• _Reading text_

————

Hardy Waterlily Care

Pond Maintenance & Care , Pond Plants 🕔September 10, 2020 0 comments

Waterlilies are an essential feature for every water garden.  They are one of the oldest, most sacred plants used as an important native species to many people in several countries for food and medicine.  The water lily family- Nymphaeaceae- is one of the oldest plant families of water plants found scattered throughout the world.  There are four other genera in this family- Euryale (Gorgon plant), Nelumbo (Lotus), Nuphar (Spatterdock) and Victoria (Amazon Lily).

Pink Hardy Water Lily- ‘Darwin’

There are 40 species of water lilies (Nymphaea) worldwide and many hybrids that are split into two main groups- Hardy and Tropical. The differences are in temperature hardiness, leaf structure, flower color and performance.   Typically the brighter & more colorful the flower, the more complex it’s genetic history.

Tropical Water lilies, those that are not hardy in colder climates (need water at 70 degrees F or higher), are exotic gems that thrive in hot, tropical climates. Tropical water lilies tend to bloom late in the day or at night, with bold colors from bluish-purple, red, pink to crisp white. They hold their flowers higher in the water than their hardy cousins and many are fragrant. The leaves are typically large, may have heavy mottling and have wavy edges vs. hardy lilies that have smooth leaf edges.
Hybridizer’s have now come up with a new type of water lily that is a cross of hardy and tropical- giving the look of the tropical with added hardiness from the hardy lily. They are more expensive, but so worth it! Try  Tropical Star or Violicious.
Now let’s learn about Hardy Waterlily Care…..


Most water lilies need at least 6 hours of sun a day. There are a few that can bloom in 4-6 hours, but not less than 4 hours of sun. For shady ponds- choose Water Hawthorne instead. Water lilies also prefer a still area away from waterfalls and water spray. They breathe through stomata’s on the top of the leaves so excessive splashing can actually kill your water lily.


Smaller lilies like to be in shallower water- 6”-18”, medium to large- 10”-24”+ depending upon the variety and if they are in pots or directly planted into the pond. Pots do restrict the root size- smaller root’s support thinner stems that need a shallower spot, larger roots can support longer and stronger petioles (stems) in deeper water.

Soil & Water Chemistry

Most waterlilies prefer a more neutral soil & water ph of around 7 (6.5-8 is ok) too low or too high ph will not allow proper nutrient absorption weaken the plant. Use an “aquatic planting soil”, lava rock, pea gravel or other inert media to pot up your lilies. Make sure the pot has holes in it and they do not rot inside their pots, you will notice black slimy roots if this occurs. Regularly divide or repot your waterlily every season or every other.

Seasonal Care

Place new lilies at their appropriate depth and area in the pond that suits the variety (see our list of waterlilies with information). Fertilize monthly if desired with aquatic plant fertilizer (never use fertilizers for your landscape or garden) May-August or if you have fish you may choose not to fertilize. Over-fertilizing may cause algae blooms. Trim yellowed and fading leaves and spent blooms from the water surface. Do not remove leaves that grow at the root base, these are indicator leaves that tell the plants when to start and stop growing. Generally, individual  leaves last a few weeks, then yellow turn brown and die with individual flowers lasting 3-5 days. Divide in spring or early summer, plants may go through an initial transplant shock but should recover as the season progresses.


Water lilies should be grown in pots with holes or planting bags that are made of a porous material.  Eventually they will outgrow their pot and need a new one or need to be divided. They can also be directly planted into the pond in rocks. If directly planted into the pond, you will need to monitor the spread in small ponds, with medium to larger ponds having more space to allow lilies to grow more naturally.

————

• _Raw data_

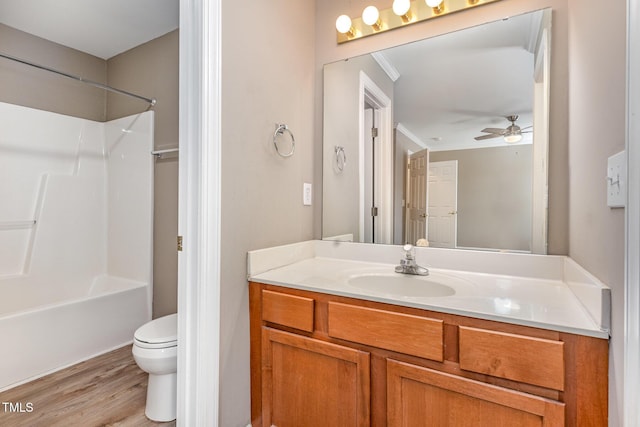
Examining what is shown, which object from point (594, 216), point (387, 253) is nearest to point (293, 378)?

————

• _Work order_
Please copy the stretch of the waterlily care text from "Hybridizer’s have now" through "Hardy Waterlily Care…..". The data have no connection to the waterlily care text.

• _Response to the task_
Hybridizer’s have now come up with a new type of water lily that is a cross of hardy and tropical- giving the look of the tropical with added hardiness from the hardy lily. They are more expensive, but so worth it! Try  Tropical Star or Violicious.
Now let’s learn about Hardy Waterlily Care…..